§ **REQUIRED TASK**
Please rewrite the lines below as a numbered list, from the line with "Which of (x=163, y=391)" through the last line of the entries, leaving out any blank lines.

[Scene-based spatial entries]
= = = = =

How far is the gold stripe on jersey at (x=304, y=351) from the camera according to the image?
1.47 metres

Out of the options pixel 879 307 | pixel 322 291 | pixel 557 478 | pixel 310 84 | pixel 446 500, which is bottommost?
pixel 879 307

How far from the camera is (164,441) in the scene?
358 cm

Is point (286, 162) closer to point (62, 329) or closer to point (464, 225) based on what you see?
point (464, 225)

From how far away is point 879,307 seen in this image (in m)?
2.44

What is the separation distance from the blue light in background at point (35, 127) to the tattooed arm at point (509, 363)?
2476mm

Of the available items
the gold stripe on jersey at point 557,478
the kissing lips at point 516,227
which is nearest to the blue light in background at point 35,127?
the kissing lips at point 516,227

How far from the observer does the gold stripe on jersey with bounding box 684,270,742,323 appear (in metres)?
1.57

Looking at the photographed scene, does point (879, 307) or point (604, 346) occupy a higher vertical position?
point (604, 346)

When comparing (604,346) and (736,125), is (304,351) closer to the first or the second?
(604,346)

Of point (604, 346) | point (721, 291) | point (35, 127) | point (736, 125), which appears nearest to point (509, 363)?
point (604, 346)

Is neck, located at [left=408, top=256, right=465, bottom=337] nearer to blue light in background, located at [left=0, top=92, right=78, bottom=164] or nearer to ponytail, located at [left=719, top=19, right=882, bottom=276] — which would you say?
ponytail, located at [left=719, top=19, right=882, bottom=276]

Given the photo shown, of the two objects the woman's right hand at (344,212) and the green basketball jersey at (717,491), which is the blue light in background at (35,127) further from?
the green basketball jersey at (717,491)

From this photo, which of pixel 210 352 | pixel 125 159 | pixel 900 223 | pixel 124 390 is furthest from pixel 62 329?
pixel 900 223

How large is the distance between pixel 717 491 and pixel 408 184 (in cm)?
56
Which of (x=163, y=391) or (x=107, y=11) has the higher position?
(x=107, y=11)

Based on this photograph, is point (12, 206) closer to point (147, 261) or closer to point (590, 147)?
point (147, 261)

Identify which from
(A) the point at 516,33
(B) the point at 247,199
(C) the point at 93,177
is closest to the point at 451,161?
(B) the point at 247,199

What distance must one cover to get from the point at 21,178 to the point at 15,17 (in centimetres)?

= = = = =

§ **REPLY TO THE TASK**
1. Which of (x=163, y=391) or (x=107, y=11) has the higher position?
2. (x=107, y=11)
3. Based on this photograph, is point (12, 206) closer to point (147, 261) or closer to point (590, 147)?
4. point (147, 261)
5. Identify which from
6. (A) the point at 516,33
7. (B) the point at 247,199
8. (C) the point at 93,177
9. is closest to the point at 451,161?
10. (B) the point at 247,199
11. What distance must one cover to get from the point at 21,178 to the point at 15,17 (in centimetres)?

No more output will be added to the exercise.